"Do; it's extraordinary that every woman advocates matrimony for every man excepting her own son."

"She makes up for it by her efforts on behalf of her own daughter."

"Is that from experience?"

"Not in the sense you mean; I'm no catch to be chased myself; but I've seen enough to make you sick. The friends see the ceremonies—I see the sequels."

"'There are worse occupations in this world than feeling a woman's pulse.' But Yorick was an amateur! I should say a horrid profession, in one way; it can't leave a scrap of illusion. What's a complexion to a man who knows all that's going on underneath? I suppose when a girl gives a blush you see a sort of chart of her muscles and remember what produces it."

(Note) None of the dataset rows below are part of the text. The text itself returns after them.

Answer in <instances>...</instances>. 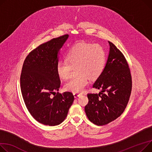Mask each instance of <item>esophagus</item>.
I'll use <instances>...</instances> for the list:
<instances>
[{"label": "esophagus", "mask_w": 152, "mask_h": 152, "mask_svg": "<svg viewBox=\"0 0 152 152\" xmlns=\"http://www.w3.org/2000/svg\"><path fill=\"white\" fill-rule=\"evenodd\" d=\"M80 95H81V94H77V93H74V94H73V95H74L75 98H77V97L79 96Z\"/></svg>", "instance_id": "1"}]
</instances>
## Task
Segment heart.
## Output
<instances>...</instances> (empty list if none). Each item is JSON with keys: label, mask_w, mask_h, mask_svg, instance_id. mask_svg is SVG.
I'll list each match as a JSON object with an SVG mask.
<instances>
[{"label": "heart", "mask_w": 152, "mask_h": 152, "mask_svg": "<svg viewBox=\"0 0 152 152\" xmlns=\"http://www.w3.org/2000/svg\"><path fill=\"white\" fill-rule=\"evenodd\" d=\"M65 60L57 63V75L61 79H68L76 68L78 75L65 85V89L80 94L88 84L90 79H96L103 72L106 54L99 45L82 42L76 44L68 50Z\"/></svg>", "instance_id": "1"}]
</instances>
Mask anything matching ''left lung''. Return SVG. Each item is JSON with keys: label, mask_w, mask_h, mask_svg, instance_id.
I'll list each match as a JSON object with an SVG mask.
<instances>
[{"label": "left lung", "mask_w": 152, "mask_h": 152, "mask_svg": "<svg viewBox=\"0 0 152 152\" xmlns=\"http://www.w3.org/2000/svg\"><path fill=\"white\" fill-rule=\"evenodd\" d=\"M109 53L103 72L93 85L102 89L98 94H88L85 112L91 122L102 126L120 117L127 106L132 89V78L126 60L110 42Z\"/></svg>", "instance_id": "left-lung-1"}]
</instances>
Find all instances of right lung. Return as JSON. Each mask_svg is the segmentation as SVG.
I'll use <instances>...</instances> for the list:
<instances>
[{"instance_id":"1","label":"right lung","mask_w":152,"mask_h":152,"mask_svg":"<svg viewBox=\"0 0 152 152\" xmlns=\"http://www.w3.org/2000/svg\"><path fill=\"white\" fill-rule=\"evenodd\" d=\"M68 38L66 34L40 45L23 65L20 84L25 104L37 122L45 125L64 122L75 99L72 92H56L61 83L56 70L58 54Z\"/></svg>"}]
</instances>
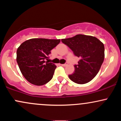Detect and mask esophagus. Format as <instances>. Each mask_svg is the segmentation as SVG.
Returning a JSON list of instances; mask_svg holds the SVG:
<instances>
[{"mask_svg": "<svg viewBox=\"0 0 121 121\" xmlns=\"http://www.w3.org/2000/svg\"><path fill=\"white\" fill-rule=\"evenodd\" d=\"M67 64H61V66H67Z\"/></svg>", "mask_w": 121, "mask_h": 121, "instance_id": "obj_1", "label": "esophagus"}]
</instances>
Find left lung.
Segmentation results:
<instances>
[{
  "mask_svg": "<svg viewBox=\"0 0 121 121\" xmlns=\"http://www.w3.org/2000/svg\"><path fill=\"white\" fill-rule=\"evenodd\" d=\"M61 41L70 48L75 56L80 58L74 65V73L69 75L72 81L84 84L91 81L99 72L105 57L104 45L95 37L77 35Z\"/></svg>",
  "mask_w": 121,
  "mask_h": 121,
  "instance_id": "8db88e82",
  "label": "left lung"
}]
</instances>
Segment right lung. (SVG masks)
<instances>
[{"instance_id":"obj_1","label":"right lung","mask_w":121,"mask_h":121,"mask_svg":"<svg viewBox=\"0 0 121 121\" xmlns=\"http://www.w3.org/2000/svg\"><path fill=\"white\" fill-rule=\"evenodd\" d=\"M60 42V39L35 38L26 40L19 47L16 61L22 74L29 82L41 86L52 78L56 66L45 60Z\"/></svg>"}]
</instances>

"I knew a physician who used to say he had never cared for any woman who hadn't a fatal disease," replied Kincaid; "how does that go with your theory? She was generally consumptive, I believe."

"Do you understand it?"

"Pity, I dare say, first. Doctors are men."

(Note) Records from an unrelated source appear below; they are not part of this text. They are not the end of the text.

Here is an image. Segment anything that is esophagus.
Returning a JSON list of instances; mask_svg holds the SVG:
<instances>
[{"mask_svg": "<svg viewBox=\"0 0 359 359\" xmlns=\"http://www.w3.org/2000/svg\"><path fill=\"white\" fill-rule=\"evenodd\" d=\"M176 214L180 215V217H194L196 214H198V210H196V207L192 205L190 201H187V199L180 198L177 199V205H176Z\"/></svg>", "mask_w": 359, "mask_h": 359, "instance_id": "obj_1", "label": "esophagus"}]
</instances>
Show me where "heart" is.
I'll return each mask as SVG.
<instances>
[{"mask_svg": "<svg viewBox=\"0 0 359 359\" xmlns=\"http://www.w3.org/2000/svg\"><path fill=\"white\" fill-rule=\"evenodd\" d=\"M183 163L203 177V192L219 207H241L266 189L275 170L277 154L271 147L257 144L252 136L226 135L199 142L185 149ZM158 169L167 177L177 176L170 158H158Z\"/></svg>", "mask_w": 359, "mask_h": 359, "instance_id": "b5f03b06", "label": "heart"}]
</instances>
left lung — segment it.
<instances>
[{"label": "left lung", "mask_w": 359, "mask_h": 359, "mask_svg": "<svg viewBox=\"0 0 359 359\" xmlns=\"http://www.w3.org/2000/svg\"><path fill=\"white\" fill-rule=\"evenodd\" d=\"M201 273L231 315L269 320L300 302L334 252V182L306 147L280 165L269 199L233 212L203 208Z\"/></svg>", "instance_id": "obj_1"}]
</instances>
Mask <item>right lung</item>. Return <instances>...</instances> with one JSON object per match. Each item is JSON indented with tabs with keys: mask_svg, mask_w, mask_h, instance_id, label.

"Yes, I suppose they are; but somehow one doesn't think of them that way. Between the student and the doctor there's such an enormous gap. It's a stupid idea, but one feels that a doctor marries, as he goes to church on Sunday—because the performance is respectable and expected. Some professions don't make any difference to the man himself; you don't think of an engineer as being different from anybody else; but with Medicine——"

"It's true," said Kincaid, "that hardly anybody but a doctor can realise how a doctor feels; his friends don't know. The only writer who ever drew one was George Eliot."